The new Apple iPhone will be using fingerprint technology for authentication, a new major technology that could give Silicon Valley a leap in big markets.

The high-end smartphone may have bigger storage room, faster chip, improved camera abilities, longer battery life, and the most anticipated fingerprint technology and promises from Apple to provide easy yet secured authentication of users' identities.

Maynard Um, an analyst for Wells Fargo told USA Today, “Everyone is looking at what this new phone can do, and one of the key things is fingerprint authentication. People are underestimating what this technology can do.”

At first, iPhone will likely have the fingerprint technology close to the home button, as that is the first part of the screen users touch when they open their phones. After the verification of the identity through fingerprinting, the full display will automatically show.

Identifying users via fingerprinting is much safer compared to PINs and patterns, thus this technology could help Apple expand in areas like enterprise computing and mobile payments, which demand the highest level of security, said Um and others.

David Marcus, president of Paypal, said, "Within the next two years the vast majority of high-end smartphones will have biometrics and mainly fingerprint logins.
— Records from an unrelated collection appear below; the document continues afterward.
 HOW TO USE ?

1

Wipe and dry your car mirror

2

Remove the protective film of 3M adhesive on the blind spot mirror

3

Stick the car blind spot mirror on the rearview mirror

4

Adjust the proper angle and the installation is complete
It's going to be very useful for payments."

Paypal helped launch the Fast Identity Online (FIDO) Alliance which is developing common, open norms for the use of fingerprints and other biometrics to recognize users.
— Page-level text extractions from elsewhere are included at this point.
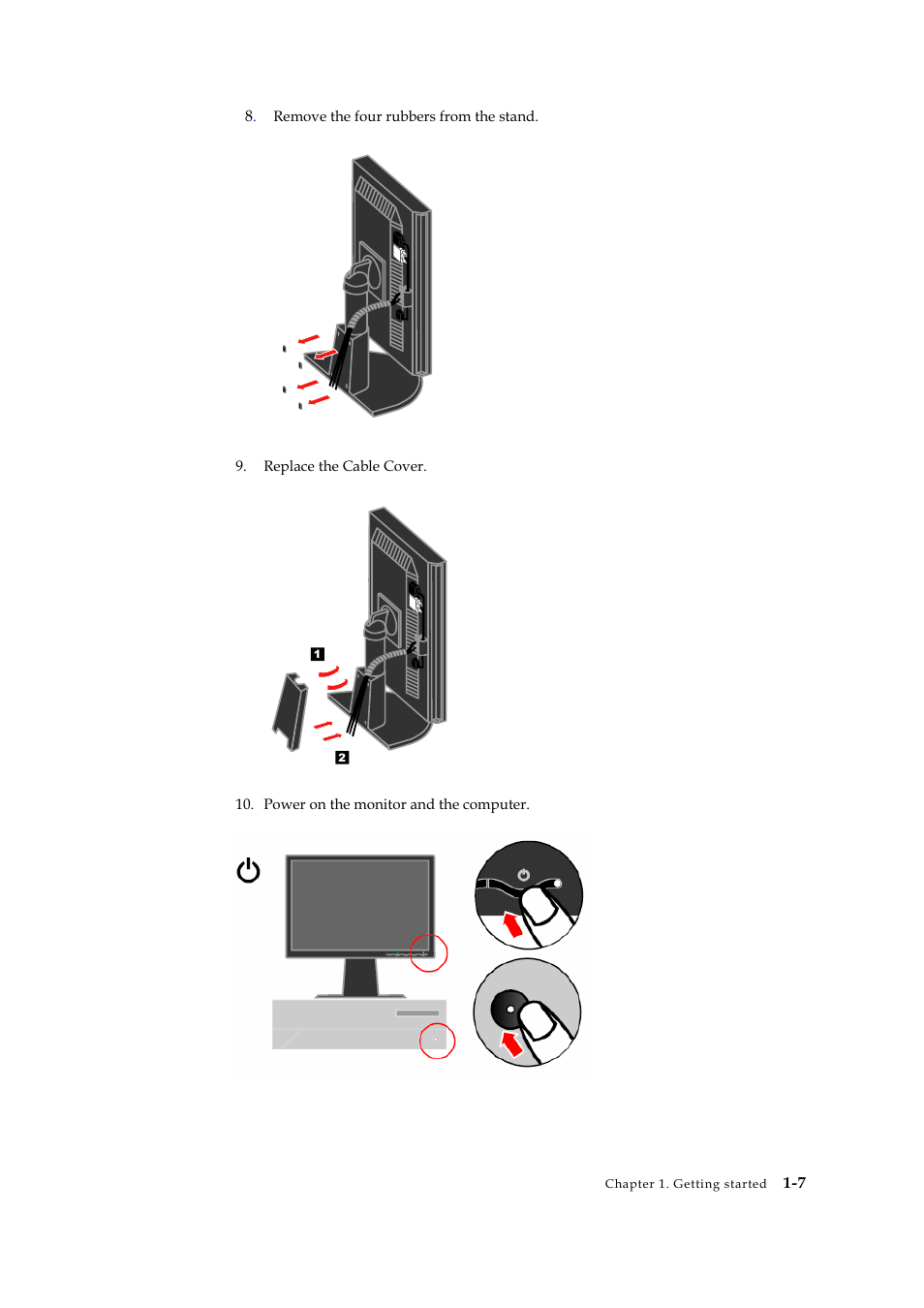 8. Remove the four rubbers from the stand.

9. Replace the Cable Cover.

1

2

10. Power on the monitor and the computer.

Chapter 1. Getting started 1-7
Technologies like those may make smartphones into a truly safe way to pay, says UM. With the success of the fingerprint technology, Sebastian Taveau – chief technology officer of Validity Sensor -- said that Banks and other payment companies may consider developing apps for iPhone.

Validity Sensors is one of the few independent fingerprint authentication companies aside from Authentec, which was acquired by Apple in 2012 for $356 million.